EXERCISE AIM → Only one stretch of the data below is wanted: the lines from the one with "2 bananas, mashed" through the one with "Preheat oven to", repeated exactly.
★ ★ ★ ★ ★
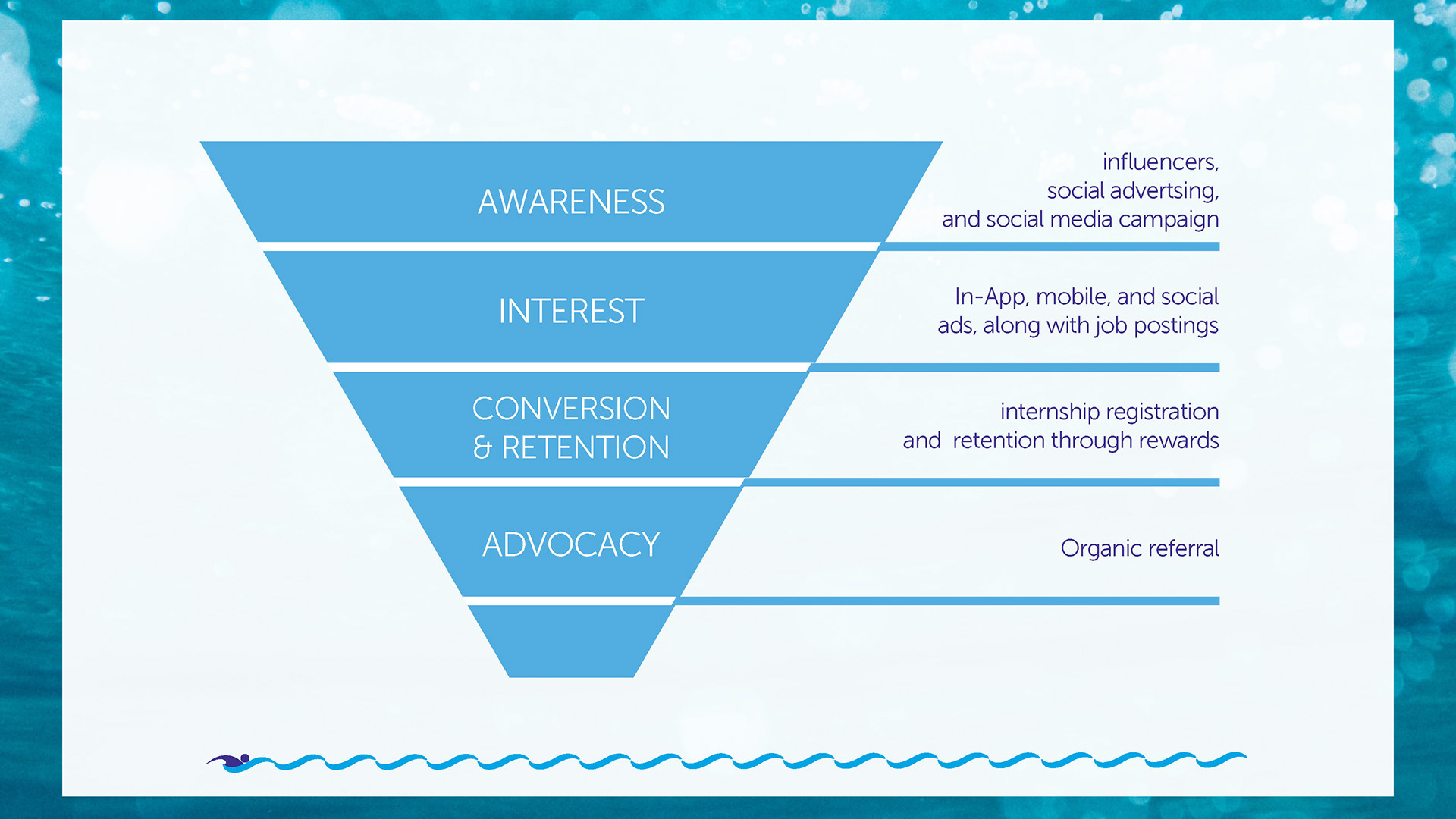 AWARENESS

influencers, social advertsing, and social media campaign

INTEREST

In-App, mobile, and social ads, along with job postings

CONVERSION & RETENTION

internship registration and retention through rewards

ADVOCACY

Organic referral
★ ★ ★ ★ ★
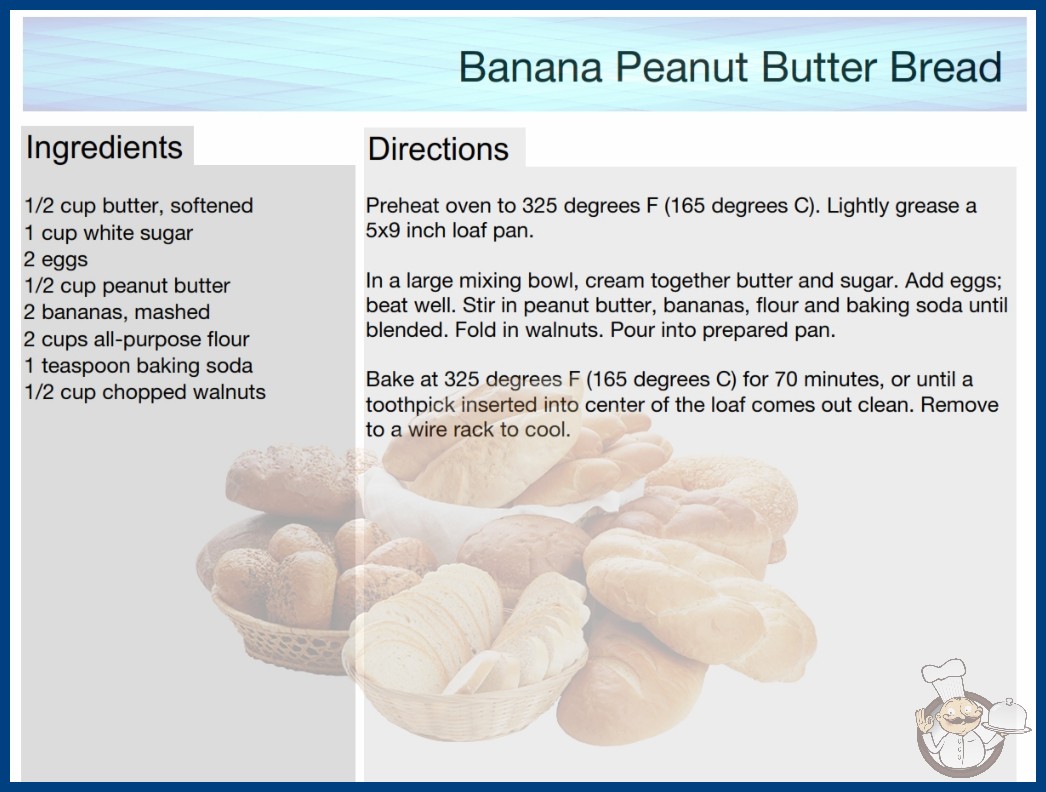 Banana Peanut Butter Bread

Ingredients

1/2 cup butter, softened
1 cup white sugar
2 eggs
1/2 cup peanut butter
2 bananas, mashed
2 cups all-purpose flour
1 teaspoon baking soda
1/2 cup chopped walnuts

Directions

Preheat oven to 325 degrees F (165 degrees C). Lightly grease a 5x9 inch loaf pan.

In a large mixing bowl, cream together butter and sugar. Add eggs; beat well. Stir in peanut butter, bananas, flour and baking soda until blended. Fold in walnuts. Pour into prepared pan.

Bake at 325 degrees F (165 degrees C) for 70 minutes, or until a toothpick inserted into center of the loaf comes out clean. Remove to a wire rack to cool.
★ ★ ★ ★ ★
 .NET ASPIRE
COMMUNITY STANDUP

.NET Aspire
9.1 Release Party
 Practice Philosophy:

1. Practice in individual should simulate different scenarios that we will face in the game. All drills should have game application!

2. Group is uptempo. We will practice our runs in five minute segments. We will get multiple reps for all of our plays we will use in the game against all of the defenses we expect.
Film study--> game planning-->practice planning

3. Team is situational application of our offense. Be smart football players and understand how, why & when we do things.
★ ★ ★ ★ ★
OUTPUT FOR THIS EXERCISE →
2 bananas, mashed
2 cups all-purpose flour
1 teaspoon baking soda
1/2 cup chopped walnuts

Directions

Preheat oven to 325 degrees F (165 degrees C). Lightly grease a 5x9 inch loaf pan.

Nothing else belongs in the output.